»»
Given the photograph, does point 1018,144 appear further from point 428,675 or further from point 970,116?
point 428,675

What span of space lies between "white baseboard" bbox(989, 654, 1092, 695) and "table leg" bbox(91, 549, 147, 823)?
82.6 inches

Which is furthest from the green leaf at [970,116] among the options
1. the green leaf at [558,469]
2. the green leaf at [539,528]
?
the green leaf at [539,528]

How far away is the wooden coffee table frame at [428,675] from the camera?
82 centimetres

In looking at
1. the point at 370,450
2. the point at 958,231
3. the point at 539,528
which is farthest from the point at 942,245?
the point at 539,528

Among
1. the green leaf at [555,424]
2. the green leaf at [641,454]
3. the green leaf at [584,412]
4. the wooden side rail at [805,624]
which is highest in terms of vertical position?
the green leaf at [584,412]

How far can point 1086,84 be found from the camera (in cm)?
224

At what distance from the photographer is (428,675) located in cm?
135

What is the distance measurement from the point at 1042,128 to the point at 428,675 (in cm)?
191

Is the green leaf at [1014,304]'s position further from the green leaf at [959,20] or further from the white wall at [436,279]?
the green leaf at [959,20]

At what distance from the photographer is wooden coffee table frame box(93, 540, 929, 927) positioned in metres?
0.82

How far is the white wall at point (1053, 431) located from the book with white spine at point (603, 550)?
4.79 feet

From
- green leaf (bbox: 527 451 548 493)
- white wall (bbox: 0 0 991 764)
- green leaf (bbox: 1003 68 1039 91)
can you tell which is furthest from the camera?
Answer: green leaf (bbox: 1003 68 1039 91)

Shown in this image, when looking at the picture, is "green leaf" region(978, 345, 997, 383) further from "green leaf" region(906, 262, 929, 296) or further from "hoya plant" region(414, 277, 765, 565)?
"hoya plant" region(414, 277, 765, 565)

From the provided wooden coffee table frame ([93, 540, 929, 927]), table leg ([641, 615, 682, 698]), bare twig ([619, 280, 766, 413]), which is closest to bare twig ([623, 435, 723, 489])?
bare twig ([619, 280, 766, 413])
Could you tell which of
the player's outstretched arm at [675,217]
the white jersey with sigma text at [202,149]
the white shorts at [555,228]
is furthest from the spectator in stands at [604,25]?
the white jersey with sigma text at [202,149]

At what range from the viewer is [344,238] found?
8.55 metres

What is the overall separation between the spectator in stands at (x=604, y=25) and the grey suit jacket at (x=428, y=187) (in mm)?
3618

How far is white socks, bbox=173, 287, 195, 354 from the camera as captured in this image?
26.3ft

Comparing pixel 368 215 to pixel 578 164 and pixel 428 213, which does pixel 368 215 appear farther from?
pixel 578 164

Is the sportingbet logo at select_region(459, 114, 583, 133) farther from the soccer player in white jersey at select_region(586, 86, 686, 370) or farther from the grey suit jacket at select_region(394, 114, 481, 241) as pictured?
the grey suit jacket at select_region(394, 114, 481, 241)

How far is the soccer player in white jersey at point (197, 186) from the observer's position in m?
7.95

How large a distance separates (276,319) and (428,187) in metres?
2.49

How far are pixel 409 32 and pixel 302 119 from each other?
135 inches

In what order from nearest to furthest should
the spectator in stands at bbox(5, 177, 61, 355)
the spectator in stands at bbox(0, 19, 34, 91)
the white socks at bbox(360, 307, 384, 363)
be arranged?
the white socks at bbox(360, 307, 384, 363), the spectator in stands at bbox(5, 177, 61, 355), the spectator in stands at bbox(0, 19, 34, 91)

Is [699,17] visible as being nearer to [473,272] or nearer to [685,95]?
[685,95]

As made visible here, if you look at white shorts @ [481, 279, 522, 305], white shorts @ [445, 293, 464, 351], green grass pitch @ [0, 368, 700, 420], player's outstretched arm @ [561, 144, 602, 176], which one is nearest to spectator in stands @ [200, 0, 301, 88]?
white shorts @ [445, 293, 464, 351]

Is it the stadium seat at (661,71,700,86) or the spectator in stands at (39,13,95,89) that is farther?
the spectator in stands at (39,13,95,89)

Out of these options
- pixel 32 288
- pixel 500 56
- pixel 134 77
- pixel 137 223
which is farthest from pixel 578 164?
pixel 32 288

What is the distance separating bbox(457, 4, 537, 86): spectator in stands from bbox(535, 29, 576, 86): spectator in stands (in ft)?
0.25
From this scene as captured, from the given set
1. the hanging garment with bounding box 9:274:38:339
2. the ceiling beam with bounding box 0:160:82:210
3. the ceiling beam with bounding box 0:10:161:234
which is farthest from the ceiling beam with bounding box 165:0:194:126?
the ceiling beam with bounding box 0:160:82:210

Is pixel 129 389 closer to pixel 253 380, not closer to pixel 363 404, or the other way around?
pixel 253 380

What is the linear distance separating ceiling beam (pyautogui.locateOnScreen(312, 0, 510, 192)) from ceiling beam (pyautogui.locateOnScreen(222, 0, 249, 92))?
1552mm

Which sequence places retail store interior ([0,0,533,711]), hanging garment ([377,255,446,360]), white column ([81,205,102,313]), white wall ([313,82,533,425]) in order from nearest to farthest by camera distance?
««
Output all of the data above as a numbered list, leaving out any blank lines.

1. Given the photograph, does point 1018,144 appear further from point 428,675 or further from point 970,116?
2. point 428,675
3. What span of space lies between "white baseboard" bbox(989, 654, 1092, 695) and "table leg" bbox(91, 549, 147, 823)?
4. 82.6 inches
5. Which is furthest from the green leaf at [970,116] among the options
6. 1. the green leaf at [558,469]
7. 2. the green leaf at [539,528]
8. ?
9. the green leaf at [539,528]
10. How far away is the wooden coffee table frame at [428,675] from the camera?
11. 82 centimetres
12. In looking at
13. 1. the point at 370,450
14. 2. the point at 958,231
15. 3. the point at 539,528
16. which is farthest from the point at 942,245?
17. the point at 539,528
18. Among
19. 1. the green leaf at [555,424]
20. 2. the green leaf at [641,454]
21. 3. the green leaf at [584,412]
22. 4. the wooden side rail at [805,624]
23. which is highest in terms of vertical position?
24. the green leaf at [584,412]
25. How far can point 1086,84 be found from the camera (in cm)?
26. 224
27. At what distance from the photographer is (428,675) located in cm?
28. 135
29. What is the distance measurement from the point at 1042,128 to the point at 428,675 (in cm)?
30. 191
31. Is the green leaf at [1014,304]'s position further from the green leaf at [959,20] or further from the white wall at [436,279]?
32. the green leaf at [959,20]
33. At what distance from the photographer is wooden coffee table frame box(93, 540, 929, 927) positioned in metres?
34. 0.82
35. How far is the white wall at point (1053, 431) located from the book with white spine at point (603, 550)?
36. 4.79 feet
37. From
38. - green leaf (bbox: 527 451 548 493)
39. - white wall (bbox: 0 0 991 764)
40. - green leaf (bbox: 1003 68 1039 91)
41. can you tell which is furthest from the camera?
42. Answer: green leaf (bbox: 1003 68 1039 91)
43. Shown in this image, when looking at the picture, is "green leaf" region(978, 345, 997, 383) further from "green leaf" region(906, 262, 929, 296) or further from "hoya plant" region(414, 277, 765, 565)?
44. "hoya plant" region(414, 277, 765, 565)
45. From the provided wooden coffee table frame ([93, 540, 929, 927]), table leg ([641, 615, 682, 698]), bare twig ([619, 280, 766, 413]), which is closest to bare twig ([623, 435, 723, 489])?
46. bare twig ([619, 280, 766, 413])
47. Could you tell which of
48. the player's outstretched arm at [675,217]
49. the white jersey with sigma text at [202,149]
50. the white shorts at [555,228]
51. is furthest from the spectator in stands at [604,25]?
52. the white jersey with sigma text at [202,149]
53. At what range from the viewer is [344,238] found?
54. 8.55 metres
55. What is the overall separation between the spectator in stands at (x=604, y=25) and the grey suit jacket at (x=428, y=187) (in mm)?
56. 3618
57. How far is white socks, bbox=173, 287, 195, 354 from the camera as captured in this image?
58. 26.3ft
59. Comparing pixel 368 215 to pixel 578 164 and pixel 428 213, which does pixel 368 215 appear farther from?
60. pixel 578 164
61. Is the sportingbet logo at select_region(459, 114, 583, 133) farther from the soccer player in white jersey at select_region(586, 86, 686, 370) or farther from the grey suit jacket at select_region(394, 114, 481, 241) as pictured?
62. the grey suit jacket at select_region(394, 114, 481, 241)
63. How far is the soccer player in white jersey at point (197, 186) from the observer's position in m?
64. 7.95
65. How large a distance separates (276,319) and (428,187) in metres?
66. 2.49
67. How far are pixel 409 32 and pixel 302 119 from each other?
68. 135 inches
69. In what order from nearest to furthest should
70. the spectator in stands at bbox(5, 177, 61, 355)
71. the spectator in stands at bbox(0, 19, 34, 91)
72. the white socks at bbox(360, 307, 384, 363)
73. be arranged?
74. the white socks at bbox(360, 307, 384, 363), the spectator in stands at bbox(5, 177, 61, 355), the spectator in stands at bbox(0, 19, 34, 91)
75. Is [699,17] visible as being nearer to [473,272] or nearer to [685,95]?
76. [685,95]
77. As made visible here, if you look at white shorts @ [481, 279, 522, 305], white shorts @ [445, 293, 464, 351], green grass pitch @ [0, 368, 700, 420], player's outstretched arm @ [561, 144, 602, 176], which one is nearest to spectator in stands @ [200, 0, 301, 88]?
78. white shorts @ [445, 293, 464, 351]
79. Is it the stadium seat at (661,71,700,86) or the spectator in stands at (39,13,95,89) that is farther?
80. the spectator in stands at (39,13,95,89)
81. Out of these options
82. - pixel 32 288
83. - pixel 500 56
84. - pixel 134 77
85. - pixel 137 223
86. which is farthest from pixel 578 164?
87. pixel 32 288
88. What is the distance separating bbox(457, 4, 537, 86): spectator in stands from bbox(535, 29, 576, 86): spectator in stands (in ft)?
89. 0.25
90. From this scene as captured, from the given set
91. 1. the hanging garment with bounding box 9:274:38:339
92. 2. the ceiling beam with bounding box 0:160:82:210
93. 3. the ceiling beam with bounding box 0:10:161:234
94. which is farthest from the ceiling beam with bounding box 165:0:194:126?
95. the ceiling beam with bounding box 0:160:82:210
96. Is pixel 129 389 closer to pixel 253 380, not closer to pixel 363 404, or the other way around?
97. pixel 253 380
98. What is the linear distance separating ceiling beam (pyautogui.locateOnScreen(312, 0, 510, 192)) from ceiling beam (pyautogui.locateOnScreen(222, 0, 249, 92))?
99. 1552mm
100. Which sequence places retail store interior ([0,0,533,711]), hanging garment ([377,255,446,360]), white column ([81,205,102,313]), white wall ([313,82,533,425]) in order from nearest to farthest by camera distance?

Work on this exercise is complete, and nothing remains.